> _What is required_: Rewrite every item below, changing "empty list" to "empty array" and keeping everything else the same.

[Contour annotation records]
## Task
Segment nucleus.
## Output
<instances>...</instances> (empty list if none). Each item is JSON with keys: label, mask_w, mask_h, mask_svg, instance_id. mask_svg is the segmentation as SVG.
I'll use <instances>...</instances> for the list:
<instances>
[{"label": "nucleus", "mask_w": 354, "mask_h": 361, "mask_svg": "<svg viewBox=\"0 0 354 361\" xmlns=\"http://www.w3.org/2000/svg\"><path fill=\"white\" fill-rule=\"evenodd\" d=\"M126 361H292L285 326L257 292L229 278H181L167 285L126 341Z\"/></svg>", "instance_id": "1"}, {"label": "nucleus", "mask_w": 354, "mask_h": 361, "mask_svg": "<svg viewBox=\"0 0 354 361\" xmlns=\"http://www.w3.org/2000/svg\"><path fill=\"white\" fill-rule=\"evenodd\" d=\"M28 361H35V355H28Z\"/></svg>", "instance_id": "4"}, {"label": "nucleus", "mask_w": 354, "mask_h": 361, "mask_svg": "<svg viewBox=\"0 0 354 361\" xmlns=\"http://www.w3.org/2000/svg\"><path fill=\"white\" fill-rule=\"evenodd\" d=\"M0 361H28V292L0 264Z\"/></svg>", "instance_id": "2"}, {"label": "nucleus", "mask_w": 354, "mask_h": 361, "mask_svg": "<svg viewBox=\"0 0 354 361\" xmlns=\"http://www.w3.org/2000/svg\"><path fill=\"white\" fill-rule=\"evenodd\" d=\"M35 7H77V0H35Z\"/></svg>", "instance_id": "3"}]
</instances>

> _Final answer_:
## Task
Segment nucleus.
## Output
<instances>...</instances> (empty array if none). Each item is JSON with keys: label, mask_w, mask_h, mask_svg, instance_id. mask_svg is the segmentation as SVG.
I'll use <instances>...</instances> for the list:
<instances>
[{"label": "nucleus", "mask_w": 354, "mask_h": 361, "mask_svg": "<svg viewBox=\"0 0 354 361\" xmlns=\"http://www.w3.org/2000/svg\"><path fill=\"white\" fill-rule=\"evenodd\" d=\"M126 361H292L285 326L257 292L229 278H181L167 285L126 341Z\"/></svg>", "instance_id": "1"}, {"label": "nucleus", "mask_w": 354, "mask_h": 361, "mask_svg": "<svg viewBox=\"0 0 354 361\" xmlns=\"http://www.w3.org/2000/svg\"><path fill=\"white\" fill-rule=\"evenodd\" d=\"M28 361H35V355H28Z\"/></svg>", "instance_id": "4"}, {"label": "nucleus", "mask_w": 354, "mask_h": 361, "mask_svg": "<svg viewBox=\"0 0 354 361\" xmlns=\"http://www.w3.org/2000/svg\"><path fill=\"white\" fill-rule=\"evenodd\" d=\"M0 361H28V292L0 264Z\"/></svg>", "instance_id": "2"}, {"label": "nucleus", "mask_w": 354, "mask_h": 361, "mask_svg": "<svg viewBox=\"0 0 354 361\" xmlns=\"http://www.w3.org/2000/svg\"><path fill=\"white\" fill-rule=\"evenodd\" d=\"M35 7H77V0H35Z\"/></svg>", "instance_id": "3"}]
</instances>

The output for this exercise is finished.